Problem z mostem. potrzebna informacja

  
Sortuj wg daty:
rosnąco malejąco
wymienilem ponad rok temu most bo poprzedni sie skonczyl. most jest seryjny od 131. probelm polega na tym ze jest przesuniety w stosunku do nadwozia w prawa strone patrzac od tylu auta o okolo 2 cm. Z tego co pamietam jak go zmienialem nie moglem wmontowac penharda z auta z ktorego ten most byl wyjmowany, brakowalo wlansie paru mm - mniej wiecej odleglosc grubosci sroby+. Penhard zostal wiec ze starego mostu. pozniej auto przechodzilo te cale przerobki i teraz kolega zauwazyl ze jest wlasnie taka opcja ze jedzie przekosem. po pomiarach i ogledzinach to ewidentnie kwestja mostu w stosunku do nadwozia ( nie mial dzwona).
moje pyatnie to :
czy jest jakas regulacja polozenia mostu? jakies fasolki zeby mozna to bylo skorygowac?

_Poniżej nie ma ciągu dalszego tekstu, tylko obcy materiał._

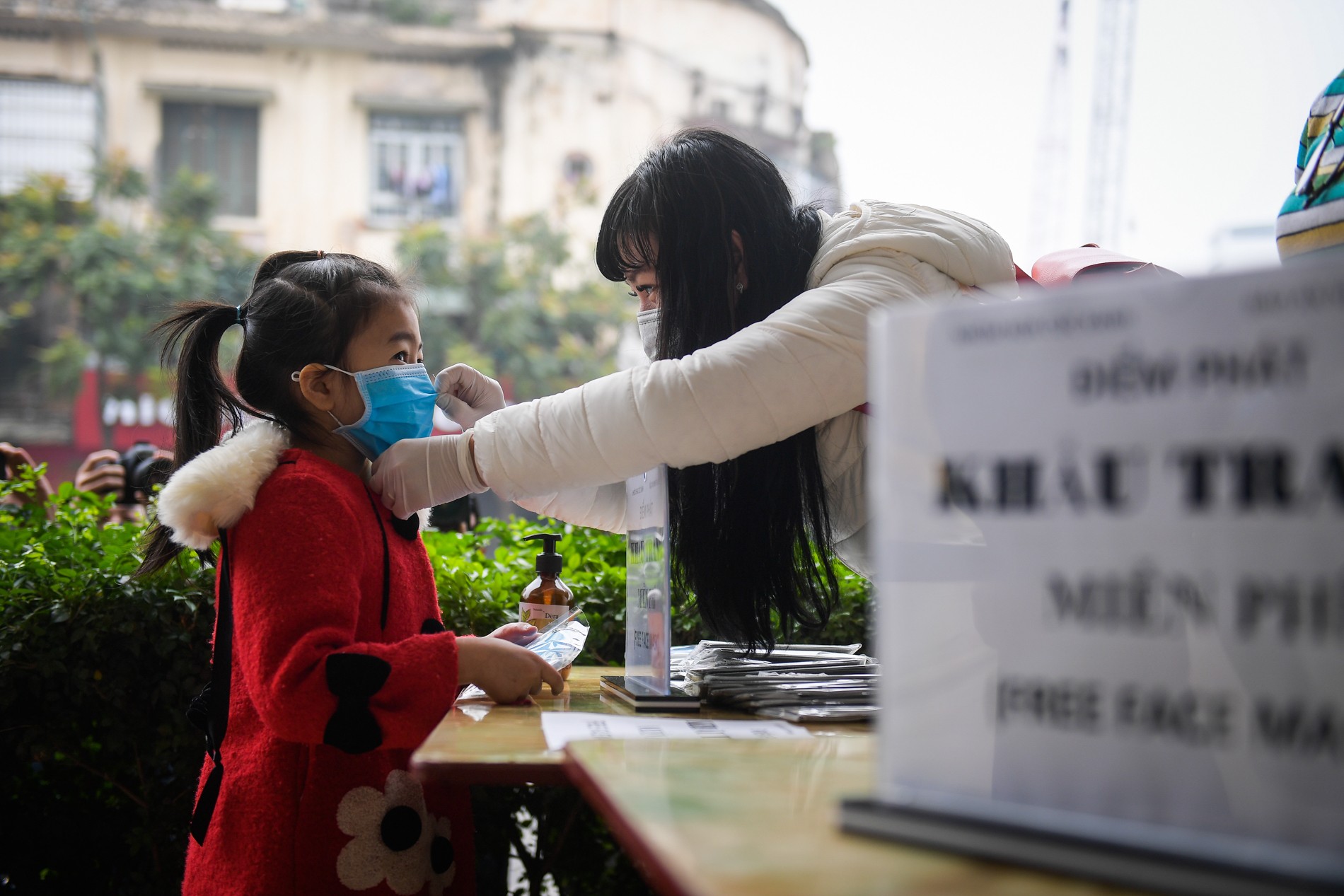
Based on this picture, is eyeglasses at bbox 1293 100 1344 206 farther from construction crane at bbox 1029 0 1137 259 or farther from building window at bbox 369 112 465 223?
construction crane at bbox 1029 0 1137 259

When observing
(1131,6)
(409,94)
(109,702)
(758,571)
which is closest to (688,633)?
(758,571)

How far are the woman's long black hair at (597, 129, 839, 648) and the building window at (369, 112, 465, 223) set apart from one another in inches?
579

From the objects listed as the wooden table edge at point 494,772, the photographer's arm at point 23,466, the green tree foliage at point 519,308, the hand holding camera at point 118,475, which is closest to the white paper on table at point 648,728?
the wooden table edge at point 494,772

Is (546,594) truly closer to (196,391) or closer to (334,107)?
(196,391)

czy byly rozne rodzaje mostow, drazkow penharda?

jak mozna rozwiazac ten problem poza np zalozeniem dystansu na jedna strone - choc to nie za bardzo mnie leczy przy duzej mocy jaka chce tu wsadzic za jakis czas.

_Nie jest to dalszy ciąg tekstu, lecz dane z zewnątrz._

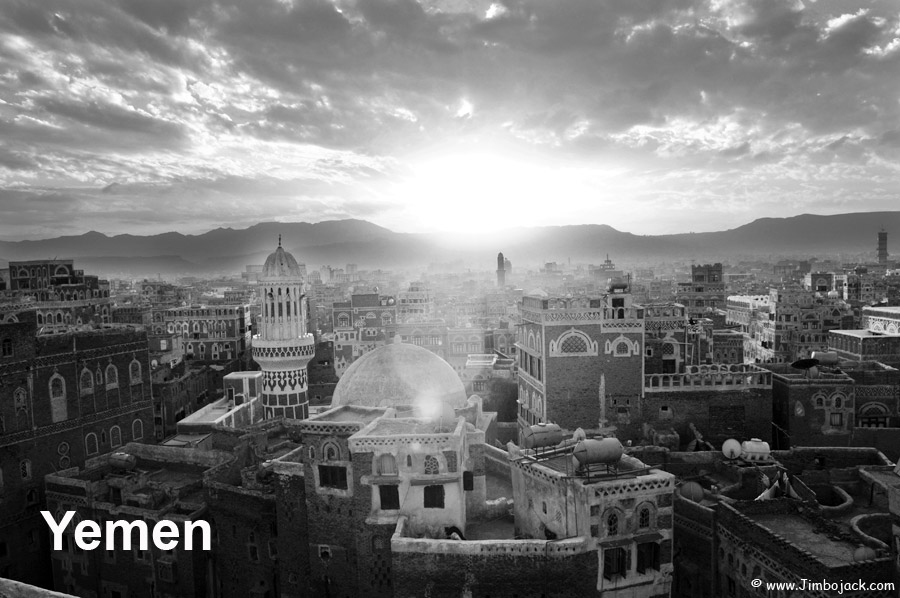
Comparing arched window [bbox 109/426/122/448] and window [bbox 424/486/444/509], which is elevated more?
window [bbox 424/486/444/509]

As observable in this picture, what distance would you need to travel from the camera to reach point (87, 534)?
28609 millimetres

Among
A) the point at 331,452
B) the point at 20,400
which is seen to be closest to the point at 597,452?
the point at 331,452

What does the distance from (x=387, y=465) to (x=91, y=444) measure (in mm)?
22571

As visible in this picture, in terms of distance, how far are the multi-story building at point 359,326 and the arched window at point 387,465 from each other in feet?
126

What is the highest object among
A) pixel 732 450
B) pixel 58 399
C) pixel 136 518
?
pixel 58 399

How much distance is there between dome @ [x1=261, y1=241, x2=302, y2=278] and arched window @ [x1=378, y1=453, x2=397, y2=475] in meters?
21.2

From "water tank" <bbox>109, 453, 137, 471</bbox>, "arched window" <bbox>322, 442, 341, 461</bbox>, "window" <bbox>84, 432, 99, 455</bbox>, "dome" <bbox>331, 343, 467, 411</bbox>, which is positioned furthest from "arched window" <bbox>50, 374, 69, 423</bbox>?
"arched window" <bbox>322, 442, 341, 461</bbox>

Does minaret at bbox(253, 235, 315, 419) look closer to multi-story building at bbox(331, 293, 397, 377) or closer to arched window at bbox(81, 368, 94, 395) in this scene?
arched window at bbox(81, 368, 94, 395)

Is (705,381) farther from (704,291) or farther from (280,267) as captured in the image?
(704,291)

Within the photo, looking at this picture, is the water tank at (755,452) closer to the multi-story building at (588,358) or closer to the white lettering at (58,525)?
the multi-story building at (588,358)

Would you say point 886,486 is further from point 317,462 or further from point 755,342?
point 755,342

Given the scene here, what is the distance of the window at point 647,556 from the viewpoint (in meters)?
18.6

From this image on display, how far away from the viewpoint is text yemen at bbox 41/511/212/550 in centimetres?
2628

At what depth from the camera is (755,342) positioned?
80.5 m
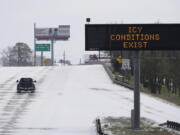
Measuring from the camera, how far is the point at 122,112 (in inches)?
1484

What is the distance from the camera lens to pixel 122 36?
27234mm

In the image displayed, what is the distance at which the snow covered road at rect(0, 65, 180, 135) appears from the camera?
29203mm

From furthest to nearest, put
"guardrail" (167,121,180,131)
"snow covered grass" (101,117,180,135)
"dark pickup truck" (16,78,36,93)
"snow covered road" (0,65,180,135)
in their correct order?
1. "dark pickup truck" (16,78,36,93)
2. "snow covered road" (0,65,180,135)
3. "guardrail" (167,121,180,131)
4. "snow covered grass" (101,117,180,135)

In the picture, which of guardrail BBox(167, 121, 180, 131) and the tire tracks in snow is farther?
the tire tracks in snow

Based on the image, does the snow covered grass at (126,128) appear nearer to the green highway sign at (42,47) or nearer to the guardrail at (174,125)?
the guardrail at (174,125)

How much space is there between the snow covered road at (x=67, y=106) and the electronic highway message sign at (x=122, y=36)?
455cm

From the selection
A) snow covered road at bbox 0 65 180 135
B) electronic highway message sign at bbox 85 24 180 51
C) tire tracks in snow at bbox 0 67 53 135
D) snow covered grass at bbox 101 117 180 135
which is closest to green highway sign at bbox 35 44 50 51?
snow covered road at bbox 0 65 180 135

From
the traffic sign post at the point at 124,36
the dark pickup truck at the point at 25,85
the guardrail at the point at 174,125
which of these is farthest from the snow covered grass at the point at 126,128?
the dark pickup truck at the point at 25,85

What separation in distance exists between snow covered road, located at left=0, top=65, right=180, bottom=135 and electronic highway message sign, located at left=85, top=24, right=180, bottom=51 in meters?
4.55

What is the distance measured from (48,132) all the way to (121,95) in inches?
940

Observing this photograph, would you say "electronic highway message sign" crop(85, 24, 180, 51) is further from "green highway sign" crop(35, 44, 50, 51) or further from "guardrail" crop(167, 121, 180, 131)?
"green highway sign" crop(35, 44, 50, 51)

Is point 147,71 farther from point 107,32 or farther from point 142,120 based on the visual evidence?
point 107,32

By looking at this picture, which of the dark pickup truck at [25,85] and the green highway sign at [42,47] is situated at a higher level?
the green highway sign at [42,47]

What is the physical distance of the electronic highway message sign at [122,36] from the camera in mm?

czy dysponuje ktos jakimis danymi odnosnie odleglosci, katow w stosunku do nadwozia, osi do osi i innych przydatnych do tego danych zeby byly jakies punkty odniesienia??

uprzedam pytaqnie i mowie ze to co jest zrobione z przodu nie posciagalo nadwozia. tyl nie byl wogole dotykany, a z tylu sprezyna lewa patrzac od spodu auta jest duzo blizej wewnetrznej sciany gniazda niz strona prawa.
  
 
jedynym elementem ustalajacym polozenie mostu na boki wzgledem nadwozia jest drazek panharda( i jego mocowanie). Nie bardzo potrafie sobie wyobrazic, zeby nie dalo sie przykrecic drazka z innego auta - ja po zdemontowaniu drązka panharda moglem bujac sobie budą wzgledem mostu w zakresie jakis 10 - 15 cm. moze drazek jest krzywy lub kombinowany albo jego mocowanie?
  
 
wlasnie u mnie tez most byl jakos z boku
p.s. a jaki silnik masz w planach,turbo?
  
 
drazek jeden i drugi wygladaja tak samo. nie widac na nich zadnych sladow przerobki ale faktem kjest ze jednego nie moglem tu wpakowac, stad moje pytanie czy byly jakies roznice.
mocowanie penharda do nadwozia jest regulowane? widzialem tam fasolki ale nie bylo w tych miejscach srob tylko opuste otwory bez gwintu. jego mocowanie pionowe wyglada na maxymalnie oparte o nadwozie wiec jesli nawet by sie to regulowalo podkladkami zeby odsunac drazek to u mnie regulacja juzsie skonczyla i to w strone w ktora potrzeba to odsuniecia mostu na rowno.
zanim wymienialem most wczesniej robilem tez geometrie pelna.
nie wykazalo zadnych rozbieznosci ale teraz z tym mostem cos jest nei tak.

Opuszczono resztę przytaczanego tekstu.